◆ **Selected excerpt**:

Erlang peculiarities


While working on my WorkerNet post, I stumbled across a weird behaviour with start_links, trap_exit and slave nodes.

Long Story (sorry, there is no short one)

As I was setting up a distributed test with slaves, I also wanted one gen_server to trap_exit’s for the offsprings sake which I did not wish to be put under a supervisor (shame on me ;), suddenly – all of the tests stopped working! All of them where either timing out or reporting direct noprocs. Bewildered and wide eyed at 23:40 I gave it a go with the dbg tracer and even went through some of the gen_server source.

No answer.

I chalked it up to the rpc calls for the remote nodes, tried printing out the process numbers in each step. But no – it was a fact. My gen_servers died the instant they where created… Brooding over it, I tried some more but finally went to sleep. Up to then, I knew that the problem was caused by the following two snippets in combination with rpc calls to my local slave nodes

start_link() ->
    gen_server:start_link({local,?MODULE},?MODULE,[],[]).    

init([]) ->
    process_flag(trap_exit,true),
    {ok, ok}.

While the non trap_exit’d version worked like a charm. Not wanting to waste more time on it, I just circumvented it like a cheap rug on a very dark and very deep embarrassing hole in the floor with

start_link(succeed) ->
    {ok,Pid} = gen_server:start({local, ?MODULE}, ?MODULE, [], []),
    link(Pid),
    {ok,Pid}.
init([]) ->
    process_flag(trap_exit,true),
    {ok, ok}.

But I couldn’t leave it at just that. I had to seek help, and so I showed it to my senior colleague Nicolas, I had then devised a test which would reproduce this neatly. He cut it down a bit, and I boiled it to the broth you see here and can compile and run for yourself.

Just for the record: The seemingly expected behaviour would be to see the exit signals appear in the handle_info/2 – not causing the process to crash.

%%%-------------------------------------------------------------------
%%% @author Gianfranco <zenon@zen.local>
%%% @copyright (C) 2011, Gianfranco
%%% Created : 17 Jan 2011 by Gianfranco <zenon@zen.local>
%%%-------------------------------------------------------------------
-module(test).

%% API
-export([start_link/1]).
-export([test/1,init/1,handle_info/2,terminate/2]).

-spec(test(fail|succeed) -> term()).
test(Mode) ->
    io:format("Current 0 ~p~n",[self()]),
    spawn(fun() -> io:format("Current 1 ~p~n",[self()]),
                  {ok, _P} = ?MODULE:start_link(Mode)
          end).

◆ **Supplied information**:

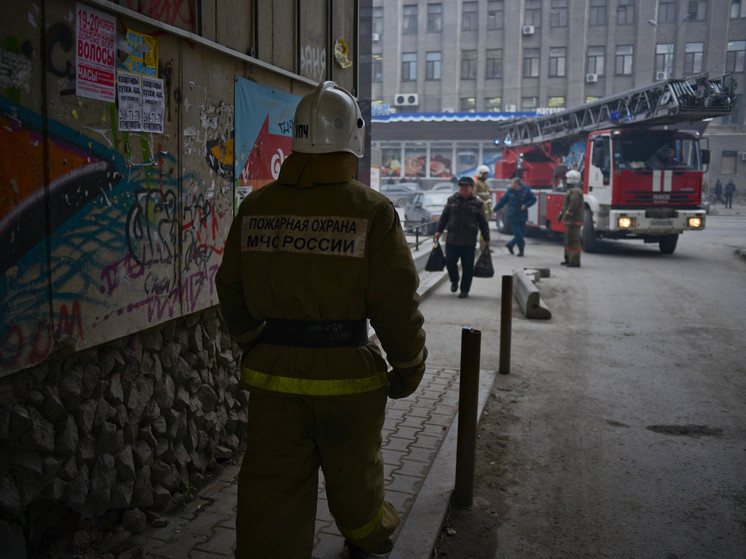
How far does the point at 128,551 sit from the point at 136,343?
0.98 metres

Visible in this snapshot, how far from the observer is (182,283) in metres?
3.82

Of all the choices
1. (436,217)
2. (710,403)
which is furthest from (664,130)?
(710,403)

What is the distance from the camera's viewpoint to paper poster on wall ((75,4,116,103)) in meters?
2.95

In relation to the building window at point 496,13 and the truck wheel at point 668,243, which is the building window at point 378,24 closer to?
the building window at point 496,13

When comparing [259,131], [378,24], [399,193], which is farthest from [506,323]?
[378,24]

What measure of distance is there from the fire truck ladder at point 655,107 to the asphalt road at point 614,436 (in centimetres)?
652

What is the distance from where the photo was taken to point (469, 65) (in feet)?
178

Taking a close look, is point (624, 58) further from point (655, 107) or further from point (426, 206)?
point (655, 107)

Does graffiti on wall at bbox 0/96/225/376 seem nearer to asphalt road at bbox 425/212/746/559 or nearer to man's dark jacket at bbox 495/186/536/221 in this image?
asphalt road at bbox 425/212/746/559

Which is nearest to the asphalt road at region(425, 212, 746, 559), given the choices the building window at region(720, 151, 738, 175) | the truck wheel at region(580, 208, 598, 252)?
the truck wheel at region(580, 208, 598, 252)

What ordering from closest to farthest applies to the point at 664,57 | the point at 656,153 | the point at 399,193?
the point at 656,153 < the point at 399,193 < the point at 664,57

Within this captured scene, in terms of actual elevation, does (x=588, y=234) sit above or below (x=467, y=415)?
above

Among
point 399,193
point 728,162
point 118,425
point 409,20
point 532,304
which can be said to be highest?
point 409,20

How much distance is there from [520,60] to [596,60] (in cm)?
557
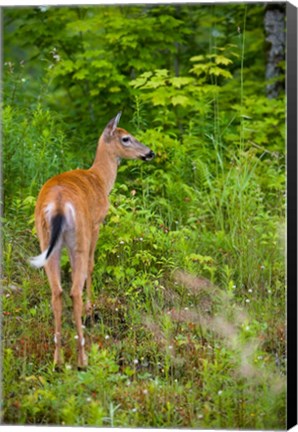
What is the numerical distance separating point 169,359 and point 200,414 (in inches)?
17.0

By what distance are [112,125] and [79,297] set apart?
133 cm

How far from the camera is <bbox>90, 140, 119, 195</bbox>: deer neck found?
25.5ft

--

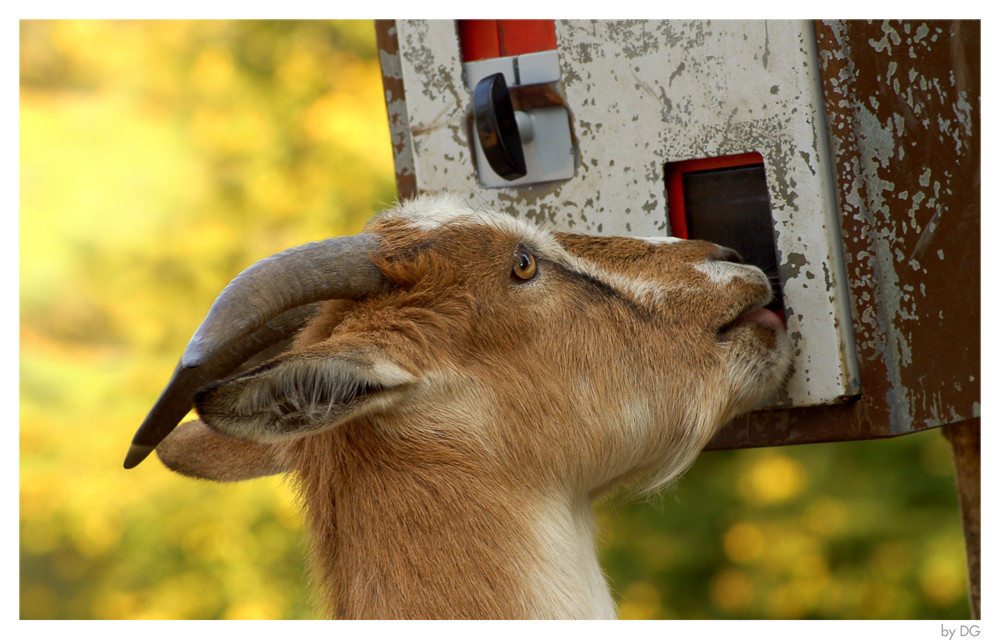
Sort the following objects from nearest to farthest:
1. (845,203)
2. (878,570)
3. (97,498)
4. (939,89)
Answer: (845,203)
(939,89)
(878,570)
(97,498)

---

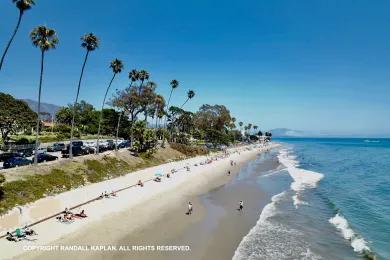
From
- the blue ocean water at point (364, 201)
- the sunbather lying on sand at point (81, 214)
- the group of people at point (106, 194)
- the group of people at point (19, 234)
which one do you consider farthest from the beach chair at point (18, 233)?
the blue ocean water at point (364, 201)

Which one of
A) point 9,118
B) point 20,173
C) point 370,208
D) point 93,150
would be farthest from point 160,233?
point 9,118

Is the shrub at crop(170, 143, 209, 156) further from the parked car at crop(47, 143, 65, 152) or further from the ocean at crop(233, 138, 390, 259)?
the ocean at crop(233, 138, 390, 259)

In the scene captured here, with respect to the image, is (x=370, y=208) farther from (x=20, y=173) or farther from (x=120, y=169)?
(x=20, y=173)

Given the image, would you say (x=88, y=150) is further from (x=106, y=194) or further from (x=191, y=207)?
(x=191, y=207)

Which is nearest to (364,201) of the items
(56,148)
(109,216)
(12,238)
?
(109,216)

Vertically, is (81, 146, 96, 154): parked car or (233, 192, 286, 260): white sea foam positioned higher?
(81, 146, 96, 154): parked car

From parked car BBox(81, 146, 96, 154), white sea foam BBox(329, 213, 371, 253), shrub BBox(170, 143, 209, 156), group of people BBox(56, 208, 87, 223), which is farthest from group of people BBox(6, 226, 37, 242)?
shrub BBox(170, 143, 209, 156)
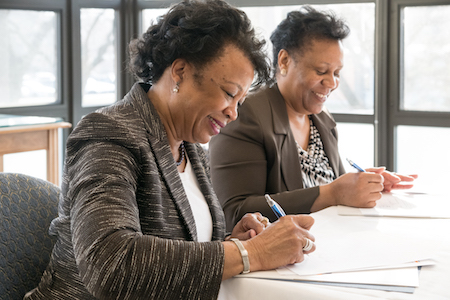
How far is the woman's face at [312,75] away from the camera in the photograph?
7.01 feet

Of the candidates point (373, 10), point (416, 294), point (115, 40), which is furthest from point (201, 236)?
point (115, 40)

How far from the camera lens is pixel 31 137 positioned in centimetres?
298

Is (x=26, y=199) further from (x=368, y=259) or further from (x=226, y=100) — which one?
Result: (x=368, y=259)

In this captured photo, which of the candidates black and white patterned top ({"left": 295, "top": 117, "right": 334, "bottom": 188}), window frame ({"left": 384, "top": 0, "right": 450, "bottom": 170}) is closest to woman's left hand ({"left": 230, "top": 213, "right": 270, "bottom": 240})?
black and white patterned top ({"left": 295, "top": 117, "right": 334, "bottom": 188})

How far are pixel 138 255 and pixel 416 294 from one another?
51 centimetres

◆ **Complete the following**:
a - For each statement, say whether it agrees with the Erlang post. Answer yes or no and quote the deciding words of the post.
(i) The author tried the dbg tracer while looking for the cause of the failing tests.
(ii) The author wanted the trapping gen_server placed under a supervisor.
(iii) The expected behavior was for the exit signals to appear in handle_info/2.
b - In the Erlang post, who did the author show the reproducing test to?
c - Please carry on the Erlang post from the point where it stops.
The records were taken from a different source than the Erlang post.

◆ **Answer set**:
a -
(i) Yes: "I gave it a go with the dbg tracer"
(ii) No: "which I did not wish to be put under a supervisor"
(iii) Yes: "The seemingly expected behaviour would be to see the exit signals appear in the handle_info/2 – not causing the process to crash."

b - The author showed it to a senior colleague, Nicolas.

c -
start_link(fail) ->
    gen_server:start_link({local,?MODULE},?MODULE,[],[]);
start_link(succeed) ->
    {ok,Pid} = gen_server:start({local, ?MODULE}, ?MODULE, [], []),
    link(Pid),
    {ok,Pid}.    

init([]) ->
    process_flag(trap_exit,true),
    {ok, ok}.

handle_info(timeout,State) -> {stop,normal,State};
handle_info(_Info, State) ->
    io:format("info ~p~n",[_Info]),
    {noreply, State,5000}.

terminate(_Reason, _State) ->
    io:format("reason ~p~n",[_Reason]),
    ok.

Compiling and running we see the expected and unexpected, I chose to call it succeed and fail, based on that the process dies (fails) and succeeds (succeed) in trapping

zen:Downloads zenon$ erlc test.erl
zen:Downloads zenon$ erl
Erlang R14B (erts-5.8.1) [source] [smp:4:4] [rq:4] [async-threads:0] [hipe]
[kernel-poll:false]

Eshell V5.8.1  (abort with ^G)
1> test:test(fail).
Current 0 <0.31.0>
Current 1 <0.33.0>
<0.33.0>
reason normal
2> test:test(succeed).
Current 0 <0.31.0>
Current 1 <0.36.0>
<0.36.0>
info {'EXIT',<0.36.0>,normal}
                             (5 seconds later)
reason normal
3>

As you see, the process did not die after initialization. It trapped the spawner’s end.  One possible explanation could be the one stated is in the module gen_server.erl (read the source Luke!)

%%% ---------------------------------------------------
%%%
%%% The idea behind THIS server is that the user module
%%% provides (different) functions to handle different
%%% kind of inputs.
%%% If the Parent process terminates the Module:terminate/2
%%% function is called.
%%%

Some more digging into this, Nicolas came with the idea of sys:get_status/1 ing the processes. What was revealed can be seen below! The parent of the gen_server:start/1-ed process is itself!

Sys:get_status(<0.37.0>) = {status,<0.37.0>,
                               {module,gen_server},
                               [[{'$ancestors',[<0.36.0>]},
                                 {'$initial_call',{test,init,1}}],
                                running,<0.37.0>,[],
                                [{header,"Status for generic server test"},
                                 {data,
                                     [{"Status",running},
                                      {"Parent",<0.37.0>},
                                      {"Logged events",[]}]},
                                 {data,[{"State",ok}]}]]}

/G

Leave a comment

5 Comments

  1. Interesting but how come this can be. I would assume the erlang VM would prevent that to happen. I understand it looks like a bug but I’m not sure how that bug could even exist.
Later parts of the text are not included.